Monday, January 13, 2014

What is mathematics?

Mathematics is a fantastically broad, beautifully intricate, complexly connected concept of numbers and symbols.  Most days I think mathematics is problem solving, some days I have no idea what mathematics is because it tries to define the infinite.  As mathematicians we find relationships between these numbers and laws that already exist and make a language to help define them.  One of these concepts is infinity.

Infinity is a something that doesn’t exist.  No one can reach infinity and no one knows where it is.  It’s something humans created to try to grasp the concept of forever, the end of the number line.  It is a hypothetical construct that frankly, hurts to think about.  Although, the concept of infinity may be impossible to totally grasp, it is still captivating.
Mathematics is one of the few disciplines that even attempts to explain such a lofty concept.  In turn, there are many mathematicians who looked at infinity through logical thinking in subjects such as astronomy, geometry, and engineering.  They discovered key concepts that define the way we look at mathematics. 

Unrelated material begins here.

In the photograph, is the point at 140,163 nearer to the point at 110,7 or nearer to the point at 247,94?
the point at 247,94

There are a plethora of moments that could be argued are the greatest discoveries in mathematics, but here are the moments I think are the greatest.  First I think Al-Khwarismi and his book The Compendious Book on Calculation by Completion and Balancing was the most influential moment for mathematics.  The book summed up all of algebra at the time and opened the door for algebra in Europe.

Second, Euclid’s parallel postulate defines the way we look at geometry.  It challenged mathematicians to define geometry into subcategories and create proofs from these subcategories.

Third, the Pythagorean Theorem is among the most important discoveries in mathematics.  The Pythagorean Theorem gives us what we know about right triangles.  This is one of the first theorems we learn a children and for  good reasons.

The next greatest moment in mathematical history is the discovery of the First Fundamental Theorem of Calculus.  As the other discoveries define a category of mathematics, so does the First Fundamental Theorem of Calculus, which obviously created the way mathematicians look at calculus.

Finally, the discovery of Quadratic Equation hits the last spot of the top five.  It gives mathematicians a neat and concise way of looking at parabolas, but coming in at number five, it doesn’t define a huge category of mathematics.   Throughout history, the mathematicians that discovered these concepts helped us define what we call today, mathematics. 

*This post is thanks to all of my mathematics professors at GVSU for teaching me so much over my years here.  Special thanks to John Golden because of all he taught me I had to rework my top 5 greatest moments.  His worksheet also helped me write the section about Al-Khwarismi.